> Data entries

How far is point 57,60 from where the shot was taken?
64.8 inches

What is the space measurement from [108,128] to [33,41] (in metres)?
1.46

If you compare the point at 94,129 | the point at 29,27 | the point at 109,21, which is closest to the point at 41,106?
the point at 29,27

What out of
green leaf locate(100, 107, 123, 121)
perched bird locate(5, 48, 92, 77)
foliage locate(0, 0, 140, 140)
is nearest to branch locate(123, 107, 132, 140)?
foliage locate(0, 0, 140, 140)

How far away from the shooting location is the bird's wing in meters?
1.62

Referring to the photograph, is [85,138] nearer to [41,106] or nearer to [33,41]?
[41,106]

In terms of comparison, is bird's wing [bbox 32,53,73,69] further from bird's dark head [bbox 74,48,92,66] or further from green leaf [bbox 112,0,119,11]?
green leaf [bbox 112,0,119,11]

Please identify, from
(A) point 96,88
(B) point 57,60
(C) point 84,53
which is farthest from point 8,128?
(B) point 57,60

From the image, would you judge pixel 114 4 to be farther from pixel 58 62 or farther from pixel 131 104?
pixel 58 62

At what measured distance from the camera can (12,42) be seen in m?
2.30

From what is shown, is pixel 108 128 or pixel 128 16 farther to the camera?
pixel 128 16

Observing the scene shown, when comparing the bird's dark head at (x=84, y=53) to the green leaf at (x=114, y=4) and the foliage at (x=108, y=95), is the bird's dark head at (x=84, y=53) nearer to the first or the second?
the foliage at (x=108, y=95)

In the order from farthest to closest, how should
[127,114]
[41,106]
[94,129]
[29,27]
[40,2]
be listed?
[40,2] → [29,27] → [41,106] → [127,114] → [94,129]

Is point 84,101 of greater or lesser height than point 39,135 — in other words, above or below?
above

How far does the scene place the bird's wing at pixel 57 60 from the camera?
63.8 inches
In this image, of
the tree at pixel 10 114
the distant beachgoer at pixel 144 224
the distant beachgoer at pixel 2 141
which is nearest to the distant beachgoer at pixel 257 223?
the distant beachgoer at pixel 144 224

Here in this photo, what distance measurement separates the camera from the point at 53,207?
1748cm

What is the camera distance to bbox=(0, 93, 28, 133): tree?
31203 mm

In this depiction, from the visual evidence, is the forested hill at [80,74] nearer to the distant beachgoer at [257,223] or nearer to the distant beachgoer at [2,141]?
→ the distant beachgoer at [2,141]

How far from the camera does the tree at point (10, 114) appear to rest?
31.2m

> EXERCISE BRIEF
Update all of the data entries above by replacing "camera" with "lens", leaving everything else unchanged.

> RESULT BELOW
How far is point 57,60 from where the shot was taken?
64.8 inches

What is the space measurement from [108,128] to [33,41] (in metres)?
1.46

If you compare the point at 94,129 | the point at 29,27 | the point at 109,21, which is closest to the point at 41,106?
the point at 29,27

What out of
green leaf locate(100, 107, 123, 121)
perched bird locate(5, 48, 92, 77)
foliage locate(0, 0, 140, 140)
is nearest to branch locate(123, 107, 132, 140)?
foliage locate(0, 0, 140, 140)

How far away from the shooting location is the bird's wing in meters?
1.62

Referring to the photograph, is [85,138] nearer to [41,106] or nearer to [33,41]?
[41,106]

In terms of comparison, is bird's wing [bbox 32,53,73,69] further from bird's dark head [bbox 74,48,92,66] or further from green leaf [bbox 112,0,119,11]?
green leaf [bbox 112,0,119,11]

Please identify, from
(A) point 96,88
(B) point 57,60
(C) point 84,53
which is farthest from point 8,128?
(B) point 57,60

From the image, would you judge pixel 114 4 to be farther from pixel 58 62 or farther from pixel 131 104?
pixel 58 62

At what measured distance from the lens can (12,42) be seen in m?
2.30

From what is shown, is pixel 108 128 or pixel 128 16 farther to the lens?
pixel 128 16

Observing the scene shown, when comparing the bird's dark head at (x=84, y=53) to the green leaf at (x=114, y=4) and the foliage at (x=108, y=95), is the bird's dark head at (x=84, y=53) nearer to the first or the second?
the foliage at (x=108, y=95)

In the order from farthest to closest, how should
[127,114]
[41,106]
[94,129]
[29,27]
[40,2]
be listed?
[40,2] → [29,27] → [41,106] → [127,114] → [94,129]

Is point 84,101 of greater or lesser height than point 39,135 — in other words, above or below?
above

How far does the scene place the bird's wing at pixel 57 60 from the lens?
63.8 inches
In this image, of
the tree at pixel 10 114
the distant beachgoer at pixel 144 224
the distant beachgoer at pixel 2 141
which is nearest to the distant beachgoer at pixel 257 223?
the distant beachgoer at pixel 144 224

Here in this photo, what distance measurement separates the lens from the point at 53,207?
1748cm

What is the lens distance to bbox=(0, 93, 28, 133): tree?
31203 mm

In this depiction, from the visual evidence, is the forested hill at [80,74] nearer to the distant beachgoer at [257,223] or nearer to the distant beachgoer at [2,141]?
→ the distant beachgoer at [2,141]

How far from the lens does the tree at point (10, 114) appear to rest?
31.2m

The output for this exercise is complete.